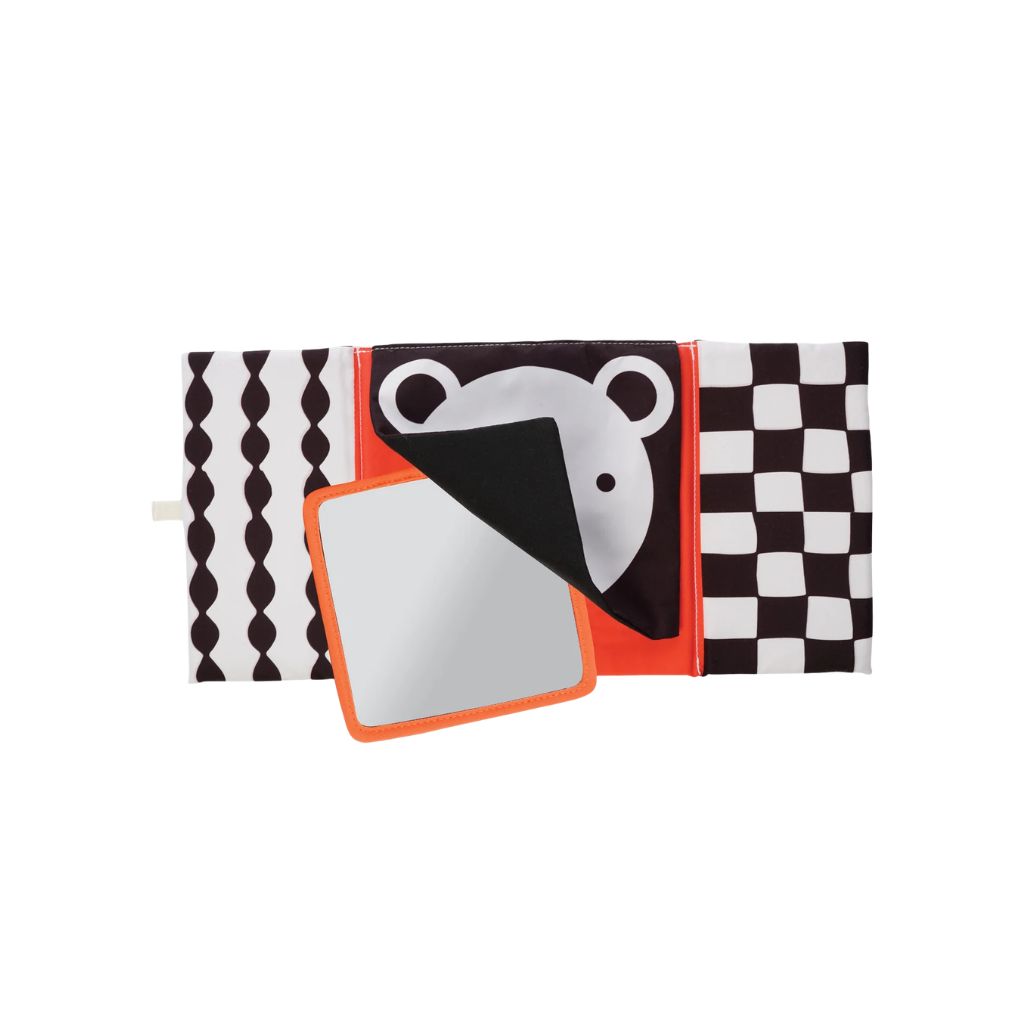 Manhattan Toy Wimmer Jouet d'activité Miroir Peek & Go Black / White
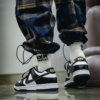 On-foot of the Air Nike Dunk Low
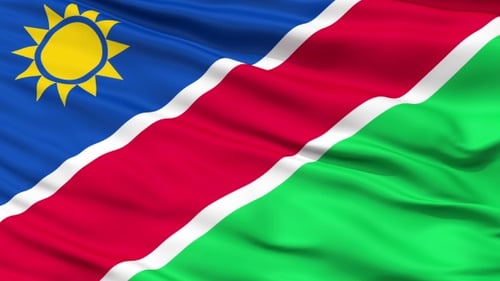 Namibia National Flag Waving Animation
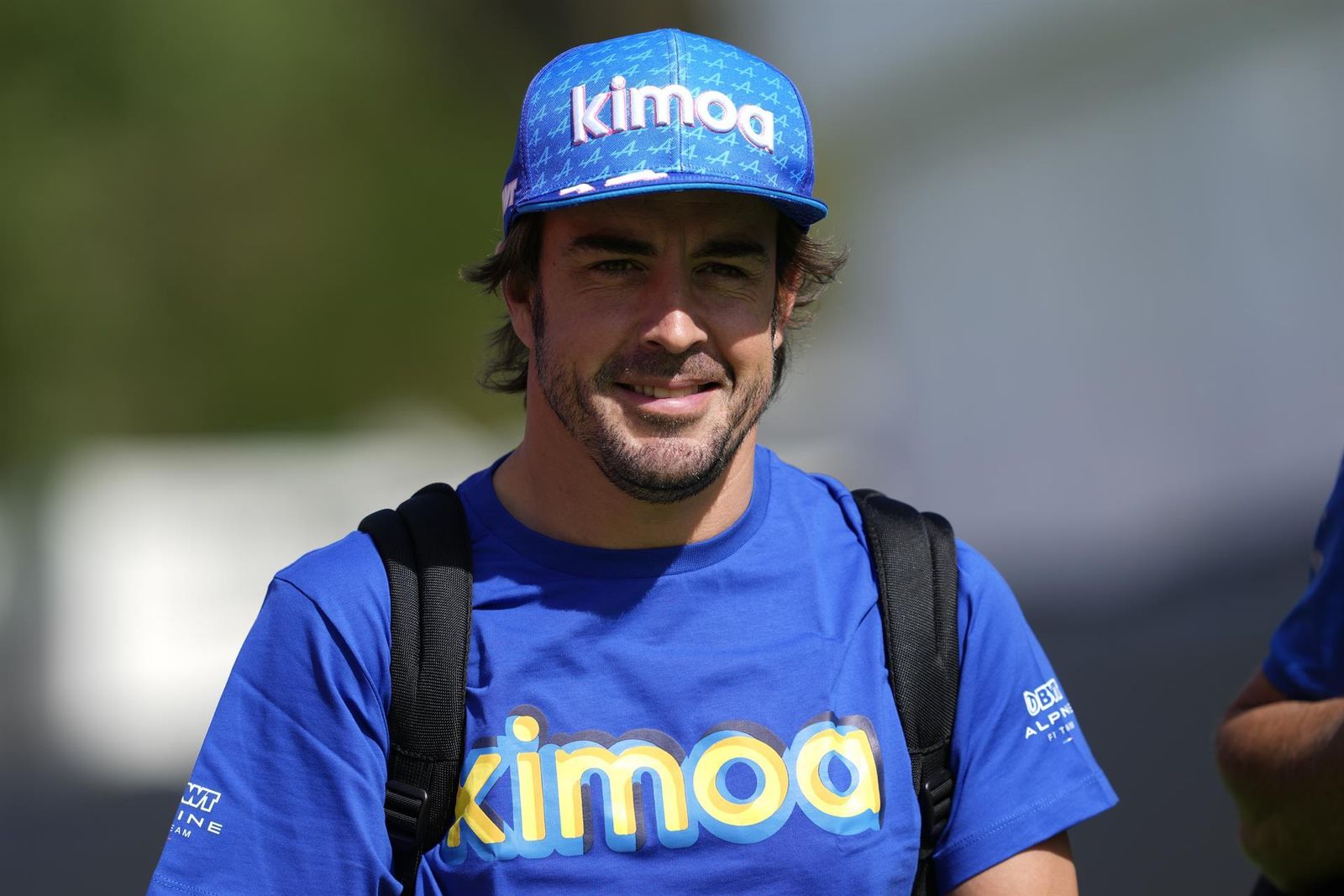 Un Fernando Alonso sonriente.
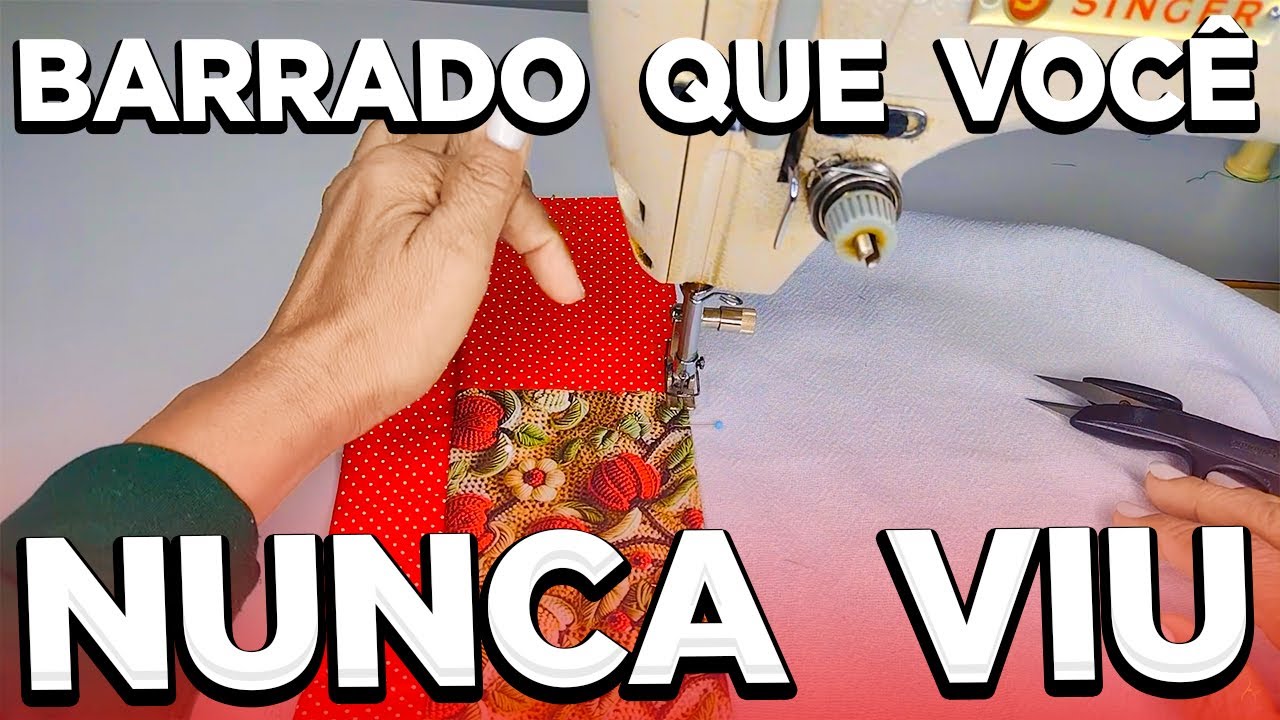 Barrado em TECIDO FÁCIL Pano de Prato Costura Criativa Passo a Passo como Costurar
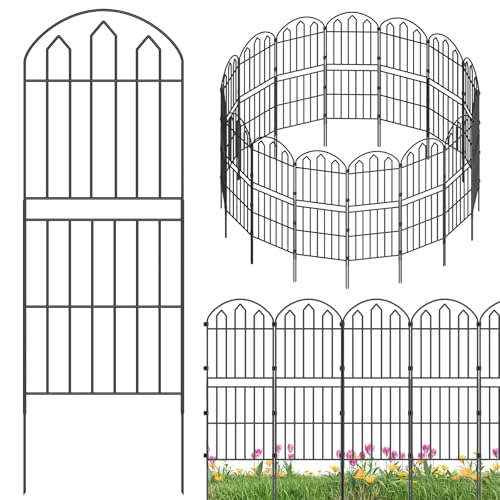 Decorative Rustproof Wire Garden Fence Panels 10 Pack A612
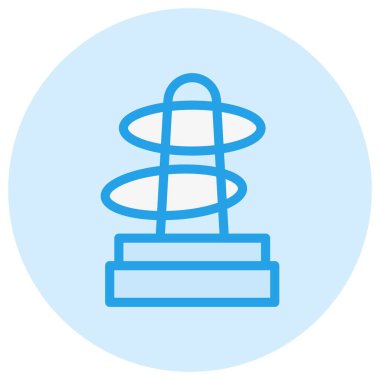 Halka Vektörü Simgesi Tasarım İllüstrasyonu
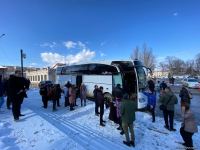 Из Баку в Шушу прибыл очередной пассажирский автобус (ФОТО)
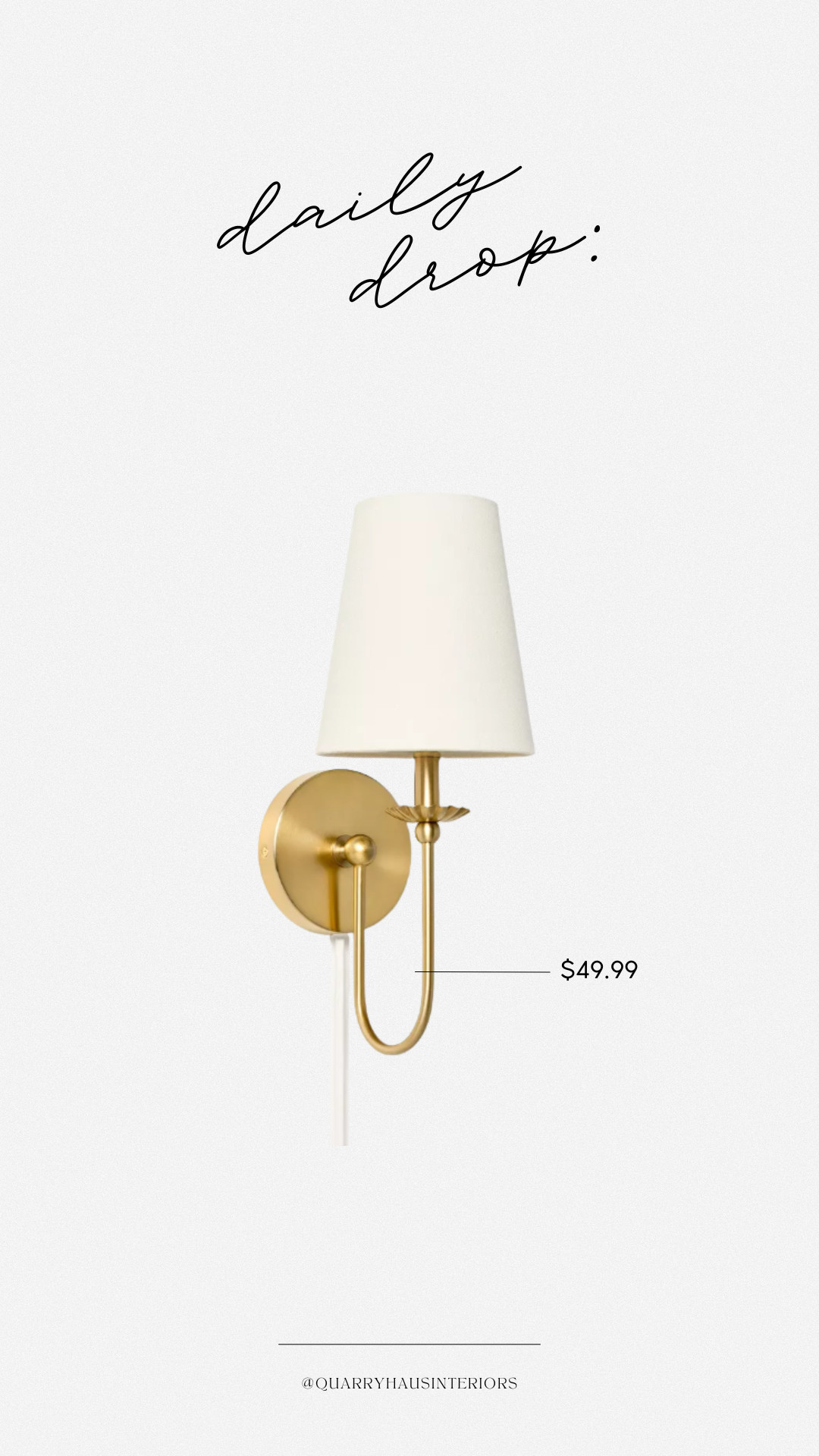 love this brass PLUG-IN wall sconce from Target! So versatile and could be so cute in a bedroom, living area, office or anywhere else you want some cozy lighting!

budget friendly affordable home decor lighting sconce 

 #LTKHome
══════════
Without the pictures, retype exactly the lines from the one that holds "On-foot of the Air Nike Dunk Low" to the last line of the data above, both of them included.

● **TASK RESULT**
 On-foot of the Air Nike Dunk Low
 Namibia National Flag Waving Animation
 Un Fernando Alonso sonriente.
 Barrado em TECIDO FÁCIL Pano de Prato Costura Criativa Passo a Passo como Costurar
 Decorative Rustproof Wire Garden Fence Panels 10 Pack A612
 Halka Vektörü Simgesi Tasarım İllüstrasyonu
 Из Баку в Шушу прибыл очередной пассажирский автобус (ФОТО)
 love this brass PLUG-IN wall sconce from Target! So versatile and could be so cute in a bedroom, living area, office or anywhere else you want some cozy lighting!

budget friendly affordable home decor lighting sconce 

 #LTKHome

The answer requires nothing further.